Aim >> Transcribe every line of the material below word for word, omitting the pictures.

[Spatial questions linked to pictures]
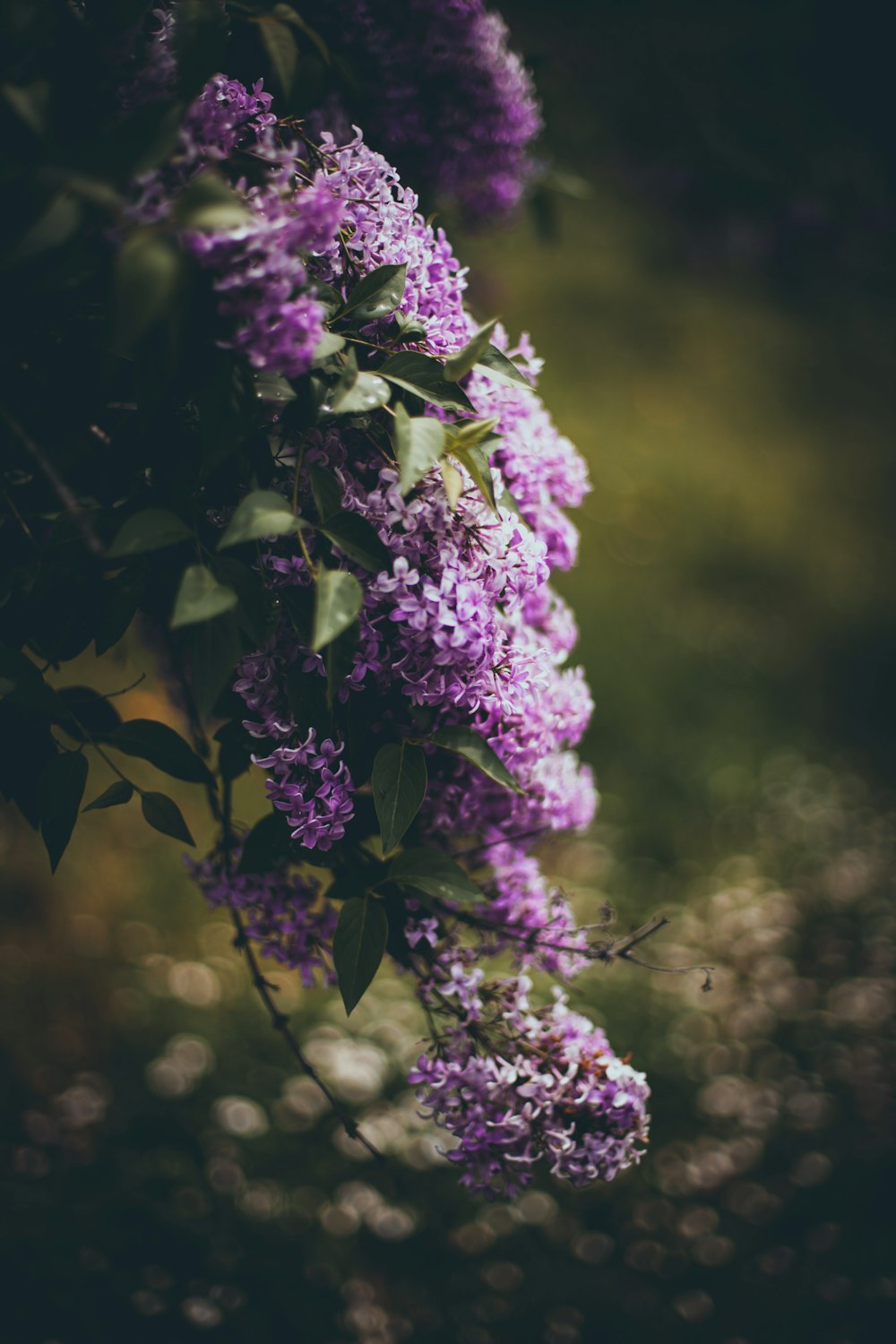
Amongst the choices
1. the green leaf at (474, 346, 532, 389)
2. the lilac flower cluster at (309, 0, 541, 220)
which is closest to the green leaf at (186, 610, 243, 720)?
the green leaf at (474, 346, 532, 389)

Complete output >>
Amongst the choices
1. the green leaf at (474, 346, 532, 389)
2. the lilac flower cluster at (309, 0, 541, 220)
which is closest to the green leaf at (186, 610, 243, 720)?
the green leaf at (474, 346, 532, 389)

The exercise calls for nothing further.